Chiricahua Apache leader Cochise's legendary 1872 speech to the Americans, I Am Alone, appears in A.N. Ellis' Recollections of an Interview with Cochise in 1913:
I have fought long and as best I could against you. I have destroyed many of your people, but where I have destroyed one white man many have come in his place; but where an Indian has been killed, there has been none to come in his place, so that the great people that welcomed you with acts of kindness to this land are now but a feeble band that fly before your soldiers as the deer before the hunter, and must all perish if this war continues.
I have come to you, not from any love for you or for your great father in Washington, or from any regard for his or your wishes, but as a conquered chief, to try to save alive the few people that still remain to me. I am the last of my family, a family that for very many years have been the leaders of this people, and on me depends their future, whether they shall utterly vanish from the land or that a small remnant remain for a few years to see the sun rise over these mountains, their home.

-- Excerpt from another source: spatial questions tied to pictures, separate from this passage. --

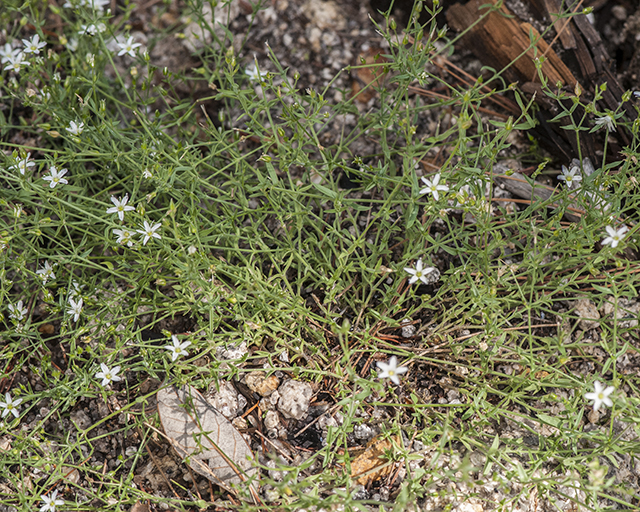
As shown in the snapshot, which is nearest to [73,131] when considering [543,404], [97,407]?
[97,407]

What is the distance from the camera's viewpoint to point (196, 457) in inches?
114

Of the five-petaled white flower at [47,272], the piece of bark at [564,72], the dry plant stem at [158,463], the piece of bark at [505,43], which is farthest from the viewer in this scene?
the piece of bark at [505,43]

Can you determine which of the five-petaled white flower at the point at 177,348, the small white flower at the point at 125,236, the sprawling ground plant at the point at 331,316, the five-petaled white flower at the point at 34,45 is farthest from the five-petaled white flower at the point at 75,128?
the five-petaled white flower at the point at 177,348

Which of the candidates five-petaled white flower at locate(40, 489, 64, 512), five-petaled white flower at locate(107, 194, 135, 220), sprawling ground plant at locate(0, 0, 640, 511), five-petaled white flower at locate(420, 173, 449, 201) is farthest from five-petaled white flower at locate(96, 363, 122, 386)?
five-petaled white flower at locate(420, 173, 449, 201)

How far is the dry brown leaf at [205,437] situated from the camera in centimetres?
286

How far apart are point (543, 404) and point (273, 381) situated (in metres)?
1.56

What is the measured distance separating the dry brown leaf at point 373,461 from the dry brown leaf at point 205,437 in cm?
56

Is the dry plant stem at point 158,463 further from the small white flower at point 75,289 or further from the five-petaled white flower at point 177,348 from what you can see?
the small white flower at point 75,289

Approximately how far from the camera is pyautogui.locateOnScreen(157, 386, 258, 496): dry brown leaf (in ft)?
9.37

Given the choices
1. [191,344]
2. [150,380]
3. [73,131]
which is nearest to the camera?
[191,344]

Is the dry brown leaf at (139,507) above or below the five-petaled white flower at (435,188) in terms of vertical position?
below

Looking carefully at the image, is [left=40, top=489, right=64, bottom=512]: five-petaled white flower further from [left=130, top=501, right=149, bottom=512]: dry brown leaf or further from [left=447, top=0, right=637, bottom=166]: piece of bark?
[left=447, top=0, right=637, bottom=166]: piece of bark

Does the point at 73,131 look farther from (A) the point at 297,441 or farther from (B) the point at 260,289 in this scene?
(A) the point at 297,441

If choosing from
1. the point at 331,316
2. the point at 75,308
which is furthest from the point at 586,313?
the point at 75,308
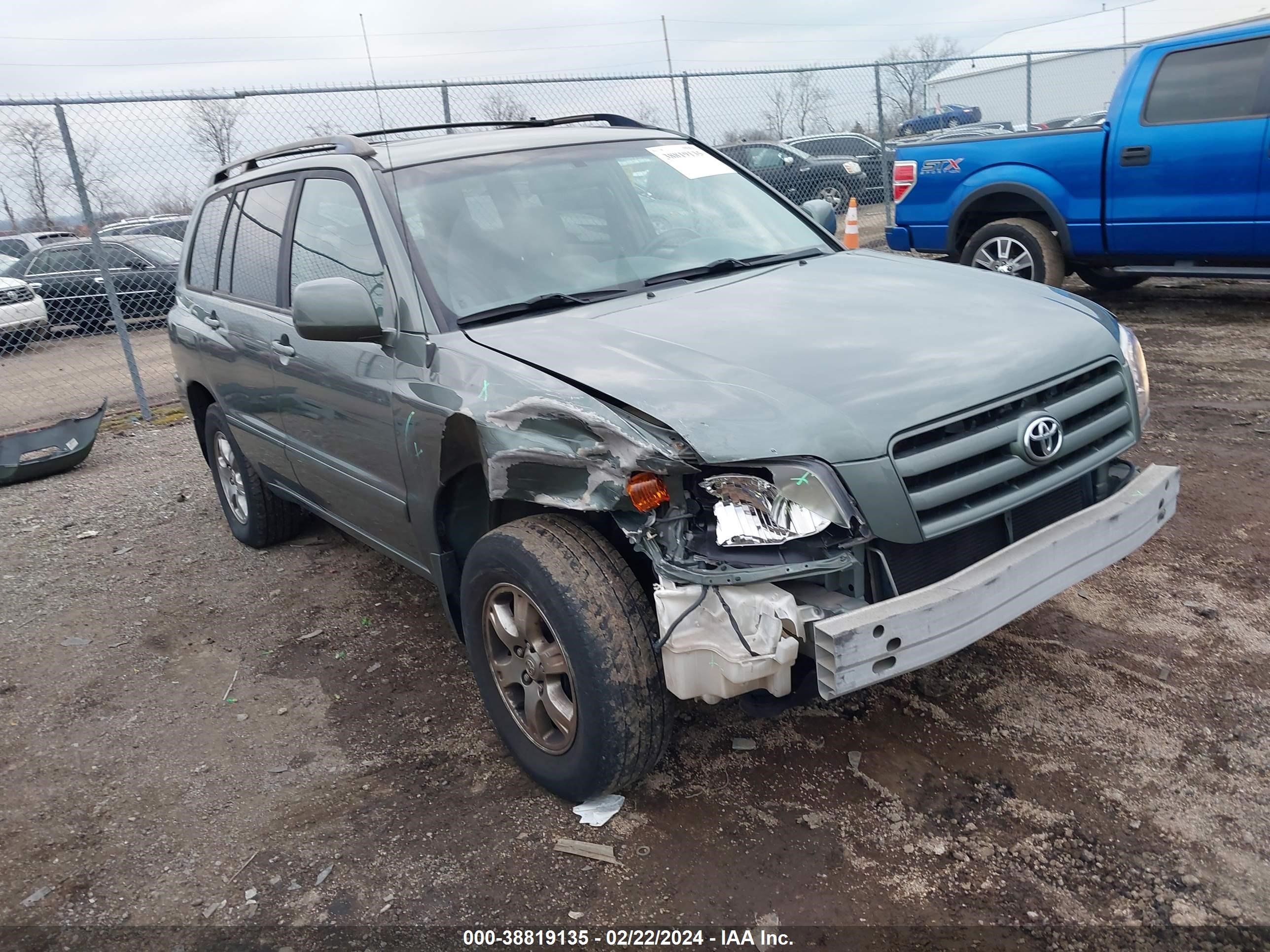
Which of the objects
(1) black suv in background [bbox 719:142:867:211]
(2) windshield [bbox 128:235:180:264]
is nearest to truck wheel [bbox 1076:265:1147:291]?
(1) black suv in background [bbox 719:142:867:211]

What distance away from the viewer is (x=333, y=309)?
3.04m

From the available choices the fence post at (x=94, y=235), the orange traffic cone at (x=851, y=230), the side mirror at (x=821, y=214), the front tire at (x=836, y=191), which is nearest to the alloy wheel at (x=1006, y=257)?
the orange traffic cone at (x=851, y=230)

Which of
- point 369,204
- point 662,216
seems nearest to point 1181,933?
point 662,216

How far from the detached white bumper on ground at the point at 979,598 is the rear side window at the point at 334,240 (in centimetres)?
189

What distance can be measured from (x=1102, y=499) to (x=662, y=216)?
186cm

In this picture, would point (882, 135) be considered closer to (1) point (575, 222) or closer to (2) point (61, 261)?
(2) point (61, 261)

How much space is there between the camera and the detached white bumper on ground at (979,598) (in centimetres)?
229

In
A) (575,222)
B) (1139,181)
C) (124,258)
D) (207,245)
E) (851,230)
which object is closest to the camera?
(575,222)

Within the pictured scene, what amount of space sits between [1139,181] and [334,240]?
243 inches

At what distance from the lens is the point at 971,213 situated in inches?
330

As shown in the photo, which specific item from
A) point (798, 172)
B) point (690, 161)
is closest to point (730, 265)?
point (690, 161)

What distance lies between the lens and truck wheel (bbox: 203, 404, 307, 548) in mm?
5094

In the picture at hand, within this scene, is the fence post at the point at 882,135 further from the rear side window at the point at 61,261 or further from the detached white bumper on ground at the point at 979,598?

I here pledge my word, a word that has never been broken, that if your great father will set aside a part of my own country, where I and my little band can live, we will remain at peace with your people forever. If from his abundance he will give food for my women and children whose protectors his soldiers have killed, with blankets to cover their nakedness, I will receive them with gratitude. If not, I will do my best to feed and clothe them, in peace with the white man. I have spoken.